> Text block
The spotted lanternfly, an invasive species that wreaks havoc on native agriculture, was recently found in Maryland for the first time.

Published November 07, 2018

Spotted lanternflies are native to China, India and Vietnam. It’s believed they made their way to the United States in 2014 in an international shipment of landscaping stones. Since then, these insects have spread to 13 counties in southwest Pennsylvania, as well as nearby areas in Delaware, New York and Virginia.

Spotted lanternfly

Lanternflies don’t bite or sting, but they threaten important native species by sucking fluids from the plants’ stems or leaves, draining them of life. They feed on various plants, including hardwood, pine and fruit trees as well as blueberry bushes and grapevines.

They also secrete honeydew while feeding, which not only attracts other insects, but also supports the growth and spread of black mold.

Maryland’s first recorded spotted lanternfly was found in a trap in Cecil County. This spotted lanternfly was male and found at the end of the season in our region, but there’s still concern of an invasion next spring. According to our experts, it’s only a matter of time before more are located.

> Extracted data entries
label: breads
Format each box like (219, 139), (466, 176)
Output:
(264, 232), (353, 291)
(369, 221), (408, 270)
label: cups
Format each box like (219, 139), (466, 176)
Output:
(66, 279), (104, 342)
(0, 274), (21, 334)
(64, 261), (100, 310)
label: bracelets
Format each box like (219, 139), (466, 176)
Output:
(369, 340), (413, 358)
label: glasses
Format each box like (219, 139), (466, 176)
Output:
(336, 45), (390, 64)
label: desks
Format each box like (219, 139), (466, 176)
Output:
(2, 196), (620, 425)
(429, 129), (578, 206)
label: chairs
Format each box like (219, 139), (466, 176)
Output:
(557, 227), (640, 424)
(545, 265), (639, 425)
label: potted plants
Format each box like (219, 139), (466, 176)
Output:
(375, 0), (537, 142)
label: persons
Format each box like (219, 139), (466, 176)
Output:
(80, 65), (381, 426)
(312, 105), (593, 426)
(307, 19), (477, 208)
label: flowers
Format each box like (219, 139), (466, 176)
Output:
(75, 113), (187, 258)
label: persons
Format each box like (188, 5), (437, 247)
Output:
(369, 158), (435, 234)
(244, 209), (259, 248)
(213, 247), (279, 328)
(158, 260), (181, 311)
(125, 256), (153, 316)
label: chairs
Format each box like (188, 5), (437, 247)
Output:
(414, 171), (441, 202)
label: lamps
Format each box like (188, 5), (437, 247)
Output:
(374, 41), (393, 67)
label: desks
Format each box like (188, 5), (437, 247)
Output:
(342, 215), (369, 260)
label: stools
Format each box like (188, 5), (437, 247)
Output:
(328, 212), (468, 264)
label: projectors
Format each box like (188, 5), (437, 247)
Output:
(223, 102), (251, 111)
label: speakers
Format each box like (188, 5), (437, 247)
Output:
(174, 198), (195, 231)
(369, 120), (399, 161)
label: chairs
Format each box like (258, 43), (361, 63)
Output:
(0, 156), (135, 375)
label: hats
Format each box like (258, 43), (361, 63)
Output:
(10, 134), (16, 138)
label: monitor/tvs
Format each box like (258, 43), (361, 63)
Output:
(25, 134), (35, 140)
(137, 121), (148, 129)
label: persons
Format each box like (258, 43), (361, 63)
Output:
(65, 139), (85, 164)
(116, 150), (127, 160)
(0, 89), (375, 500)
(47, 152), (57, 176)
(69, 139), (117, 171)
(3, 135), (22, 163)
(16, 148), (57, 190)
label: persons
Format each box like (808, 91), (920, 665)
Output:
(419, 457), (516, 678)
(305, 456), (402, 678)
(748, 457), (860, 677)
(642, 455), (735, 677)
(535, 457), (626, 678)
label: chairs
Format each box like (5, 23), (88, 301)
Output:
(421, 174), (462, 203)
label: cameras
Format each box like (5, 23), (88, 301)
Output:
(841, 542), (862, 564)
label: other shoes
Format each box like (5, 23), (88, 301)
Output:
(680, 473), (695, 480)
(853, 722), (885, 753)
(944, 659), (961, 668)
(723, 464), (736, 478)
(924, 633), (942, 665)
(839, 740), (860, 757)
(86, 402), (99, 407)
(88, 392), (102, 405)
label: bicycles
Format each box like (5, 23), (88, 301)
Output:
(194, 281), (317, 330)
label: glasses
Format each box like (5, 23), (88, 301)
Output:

> Jobs
A: Print the passage of the lanternfly article from "Spotted lanternflies are" to "of black mold." word for word.
B: Carry the spotted lanternfly article on from its last sentence.
None of the extracted data entries are needed here.

> Responses by task
A:
Spotted lanternflies are native to China, India and Vietnam. It’s believed they made their way to the United States in 2014 in an international shipment of landscaping stones. Since then, these insects have spread to 13 counties in southwest Pennsylvania, as well as nearby areas in Delaware, New York and Virginia.

Spotted lanternfly

Lanternflies don’t bite or sting, but they threaten important native species by sucking fluids from the plants’ stems or leaves, draining them of life. They feed on various plants, including hardwood, pine and fruit trees as well as blueberry bushes and grapevines.

They also secrete honeydew while feeding, which not only attracts other insects, but also supports the growth and spread of black mold.

B:
Spotted lanternflies are only about 1 inch long and are identified by their black, moth-like bodies and their brightly colored wings that have patches of white, brown, black and orange-red. Their wings are also covered with black spots. Despite having wings, these insects actually jump more than they fly.

If you find a lanternfly in your home or on your property, place it in a sealed plastic bag or a jar of rubbing alcohol and take a picture. It’s important to report the sighting as fast as possible to the Maryland Department of Agriculture at 410-841-5920, by email at DontBug.MD@marylandgov or on their website. It’s also important to check any outdoor equipment you have when traveling to make sure lanternflies do not latch on, and not to bring any firewood home with you!

Learn more about the National Aquarium’s efforts to monitor native—and non-native—species in Baltimore!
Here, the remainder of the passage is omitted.